• [Texto fornecido]:
----
Por
Wesley Sousa – graduando em Filosofia pela UFSJ
“(...) a crítica não é uma paixão do cérebro, mas o cérebro da
paixão. Não é o bisturi anatômico, mas uma arma. Seu objeto é o adversário, que
não se procura refutar, mas destruí-lo” – Karl Marx.
Crítica da filosofia do direito de Hegel, 1843.
O
destino do Brasil se configurou em uma incurável patologia que se engendrou ao
longo de décadas. O “heroísmo” cambaleante das agitações pretensas, noutra via,
não é o significante de uma “massa crítica” em ação; o que significa, em
verdade, é sua falência. Seu conteúdo esvaziou. A opacidade do discurso
“antibolsonarista”, até aqui, apenas serviu para oferecer o medo da verborragia
do “fascismo”. A resignação crítica vigora como suspiro derradeiro de uma morte
premente. Durante décadas, corre-se do lado oposto da crítica para não “fazer o
jogo da direita”. Enquanto ela, sempre atabalhoada e cínica, mas sabendo o que jogar,
tomou para si a tarefa “crítica” que a esquerda deixou-lhe escapar: não ter
medo em dizer seu próprio nome.
A
crise de uma pretensa forma progressista de mundo se revelou quando colocava
toda sua capacidade de mobilização a reboque de uma política que parecia impor
mudanças seguras, lentas e graduais (anos 70-80). Ao final, tudo o que nossa
esquerda conseguiu, no final, foi o despreparo, não apenas para o golpe,
como na “redemocratização” nacional. Assim, sem capacidade alguma de reação
efetiva diante dos retrocessos que se seguiriam no pós-golpe. É nesse
diagnóstico que o filósofo Vladimir Safatle (USP) retoma, talvez sem saber, a
tese do filósofo José Chasin (1937 – 1998) sobre a “morte da esquerda”[1].
A
legitimação última do capitalismo nunca foi a “representatividade política” da
burguesia e seus agentes em face ao Estado, mas, a capacidade produtiva
engendrada pelas relações sociais em que o capital exerce o domínio social. Só
assim, por último, legitimou-se nas próprias relações como “eternas e
necessárias”, como escreveu Marx em “A Miséria da Filosofia”.
Um dos
grandes intérpretes do Brasil, como é o caso de Celso Furtado, foi explícito no
seu pequeno livro, publicado ainda na década de 70, intitulado “O mito do
desenvolvimento econômico”, ao afirmar que o subdesenvolvimento é produto do
capitalismo, e não um “contraste” interno dele. Furtado não era um
“marxista”, nem pretendeu sê-lo. Foi um pesquisador sério e crítico.
----
• [Instruções]:
1. Informe quantas linhas dos registros contêm a palavra "millimetres", respondendo apenas com o número.
2. Dê continuidade ao texto sobre a crise da esquerda no Brasil a partir do ponto em que ele termina.
----
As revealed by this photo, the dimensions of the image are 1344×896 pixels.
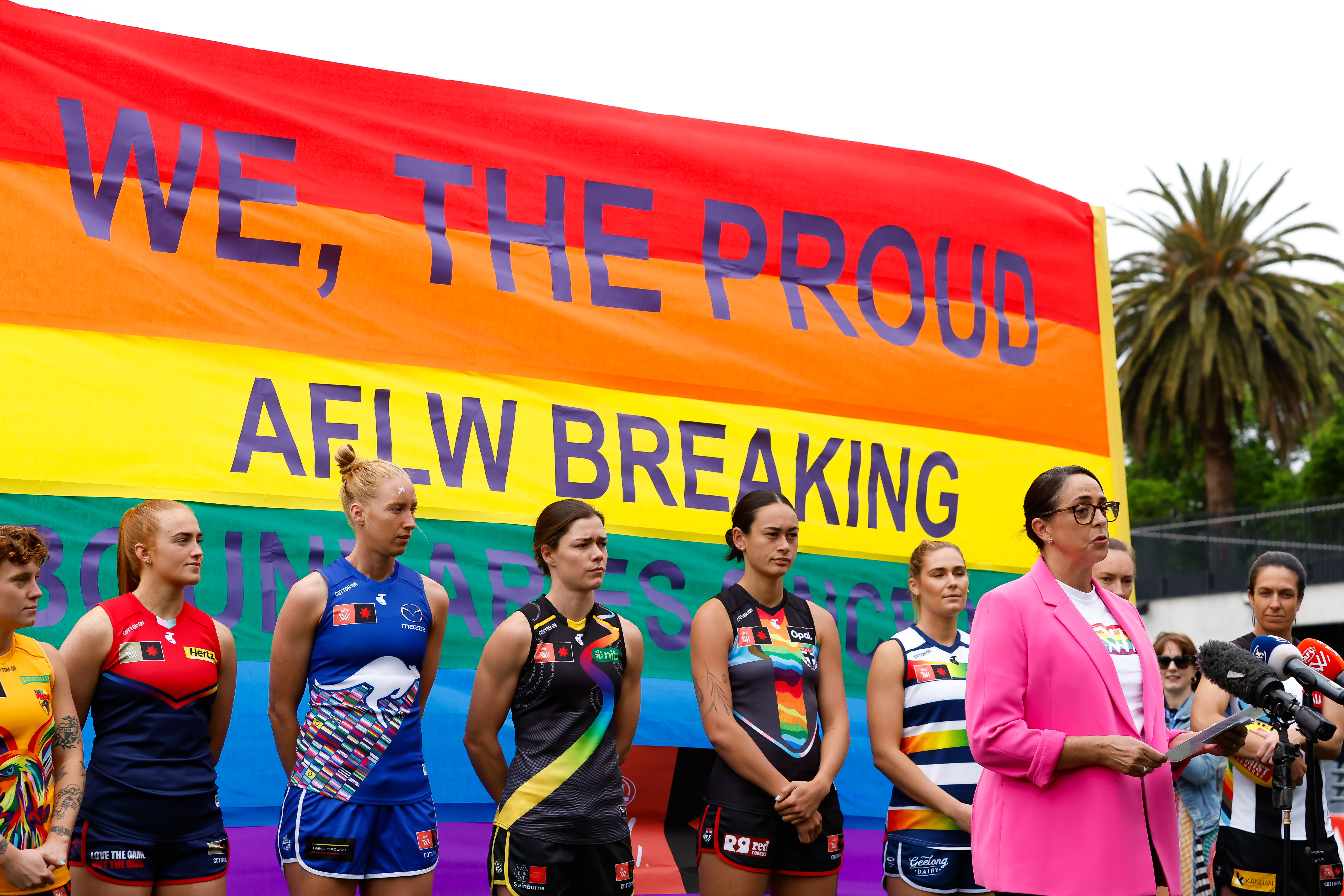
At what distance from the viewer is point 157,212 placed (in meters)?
4.95

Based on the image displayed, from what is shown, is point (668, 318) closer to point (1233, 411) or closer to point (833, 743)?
point (833, 743)

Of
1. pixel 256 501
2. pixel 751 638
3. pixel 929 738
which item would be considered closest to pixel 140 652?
pixel 256 501

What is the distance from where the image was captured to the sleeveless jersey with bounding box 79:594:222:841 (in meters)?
3.79

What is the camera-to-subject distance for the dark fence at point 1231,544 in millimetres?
22109

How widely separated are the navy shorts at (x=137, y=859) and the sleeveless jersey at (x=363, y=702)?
368 mm

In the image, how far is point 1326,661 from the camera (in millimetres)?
4852

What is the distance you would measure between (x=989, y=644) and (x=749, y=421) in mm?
2640

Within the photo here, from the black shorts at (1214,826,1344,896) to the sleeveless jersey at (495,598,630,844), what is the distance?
94.9 inches

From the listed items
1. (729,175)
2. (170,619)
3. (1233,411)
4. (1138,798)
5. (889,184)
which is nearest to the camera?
(1138,798)

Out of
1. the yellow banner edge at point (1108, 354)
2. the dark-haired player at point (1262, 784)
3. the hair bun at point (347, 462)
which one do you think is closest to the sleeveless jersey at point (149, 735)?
the hair bun at point (347, 462)

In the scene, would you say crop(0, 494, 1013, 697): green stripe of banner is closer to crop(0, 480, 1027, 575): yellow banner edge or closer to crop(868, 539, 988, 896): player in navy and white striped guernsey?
crop(0, 480, 1027, 575): yellow banner edge

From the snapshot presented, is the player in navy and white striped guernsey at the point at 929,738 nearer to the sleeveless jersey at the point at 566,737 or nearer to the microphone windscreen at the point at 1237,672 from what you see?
the sleeveless jersey at the point at 566,737

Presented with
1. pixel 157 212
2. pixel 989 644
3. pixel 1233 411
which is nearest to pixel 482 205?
pixel 157 212

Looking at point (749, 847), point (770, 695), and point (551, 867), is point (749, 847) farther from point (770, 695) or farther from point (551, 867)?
point (551, 867)
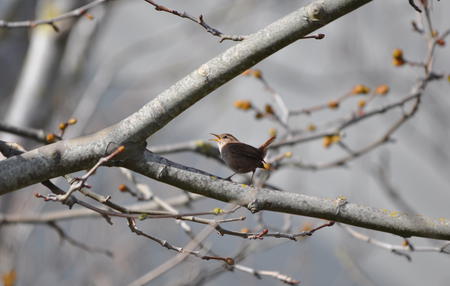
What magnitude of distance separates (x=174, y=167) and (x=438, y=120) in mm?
2773

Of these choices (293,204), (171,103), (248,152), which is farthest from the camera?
(248,152)

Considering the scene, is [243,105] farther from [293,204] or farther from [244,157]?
[293,204]

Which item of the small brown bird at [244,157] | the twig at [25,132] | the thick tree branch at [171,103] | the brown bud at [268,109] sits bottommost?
the brown bud at [268,109]

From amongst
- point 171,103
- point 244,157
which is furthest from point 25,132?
point 171,103

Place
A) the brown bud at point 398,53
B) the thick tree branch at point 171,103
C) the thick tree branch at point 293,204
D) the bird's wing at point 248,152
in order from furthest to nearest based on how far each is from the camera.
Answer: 1. the brown bud at point 398,53
2. the bird's wing at point 248,152
3. the thick tree branch at point 293,204
4. the thick tree branch at point 171,103

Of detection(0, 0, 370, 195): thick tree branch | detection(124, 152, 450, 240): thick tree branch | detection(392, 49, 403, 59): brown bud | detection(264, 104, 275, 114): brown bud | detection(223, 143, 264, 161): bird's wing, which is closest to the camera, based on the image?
detection(0, 0, 370, 195): thick tree branch

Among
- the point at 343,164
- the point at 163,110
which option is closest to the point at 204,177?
the point at 163,110

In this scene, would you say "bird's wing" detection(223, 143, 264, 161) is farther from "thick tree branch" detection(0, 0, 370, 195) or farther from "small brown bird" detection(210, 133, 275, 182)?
"thick tree branch" detection(0, 0, 370, 195)

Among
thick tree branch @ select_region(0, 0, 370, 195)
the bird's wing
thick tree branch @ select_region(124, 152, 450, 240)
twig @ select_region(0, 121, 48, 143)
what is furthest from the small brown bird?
twig @ select_region(0, 121, 48, 143)

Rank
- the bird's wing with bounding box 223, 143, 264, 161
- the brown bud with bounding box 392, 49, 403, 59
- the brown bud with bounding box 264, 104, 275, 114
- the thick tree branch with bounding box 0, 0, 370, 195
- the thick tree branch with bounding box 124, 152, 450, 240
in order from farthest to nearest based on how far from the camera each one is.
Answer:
----
• [Resultados por tarefa]:
1. 2

2.
Com
isso, a luta pela construção de uma sociedade pautada na supressão do
capitalismo, hoje, se tornou um sonho distante para a resignante
esquerda; livre dos interesses do capital e do Estado, agora restou navegar nas
sujas águas de um moinho capenga. A crítica que outrora era ponto de chegada,
não é mais que um composto amargo e subjetivo da postura militante. A
resignação não é o subjacente à crítica, mas a primeira demonstra a inépcia
da segunda.
Por
outro lado, há aqueles que recusa a crítica. Essa recusa, entretanto, já
pressupõe o cinismo distorcido, que, efetivamente, valida a justificação
dessa falência. O erro da anticrítica, consistirá, sobretudo, em pensar
que suas ideias estariam num grau de plausibilidade maior do que outras. Foi
exatamente o que sociólogo burguês Karl Mannheim, por exemplo, pensava que certos
grupos intelectuais poder-se-iam estar “desvinculados da luta de classes”, ou
seja, em alguma medida, não se vinculariam, no findar das contas, a uma ou
outra classe – ou em conflitos imediatos.
Um
caso interessante é de outro pensador burguês, Max Weber: o resultado da
pesquisa científica seria resultado de sua cultura, de seus valores, embora o
“pesquisador” tentasse se manter livre dos juízos de valores (cf. “Ética
Protestante e o espírito do capitalismo”). Enquanto o também sociólogo burguês,
Émile Durkheim, noutra via, pensava que o meio social seria como um “organismo
vivo”, em que a desigualdade social se explicaria “naturalmente” (cf. “Da
divisão social do trabalho”). Assim, poderia se inferir que a pergunta metodológica
de Durkheim o levou a tal resposta.
Então,
por outro lado, é claro que de maneira alguma estamos “desvinculados” às
formações de classe, ideologias, etc. que existem e operam na sociedade; da
mesma forma, a crítica incorpora tanto valores quanto posições, sejam elas
críticas seja elas não. Tal é a forma que a sociedade não é um “organismo vivo”
de modo que pensava Durkheim, em que tudo se justificaria em seu funcionamento.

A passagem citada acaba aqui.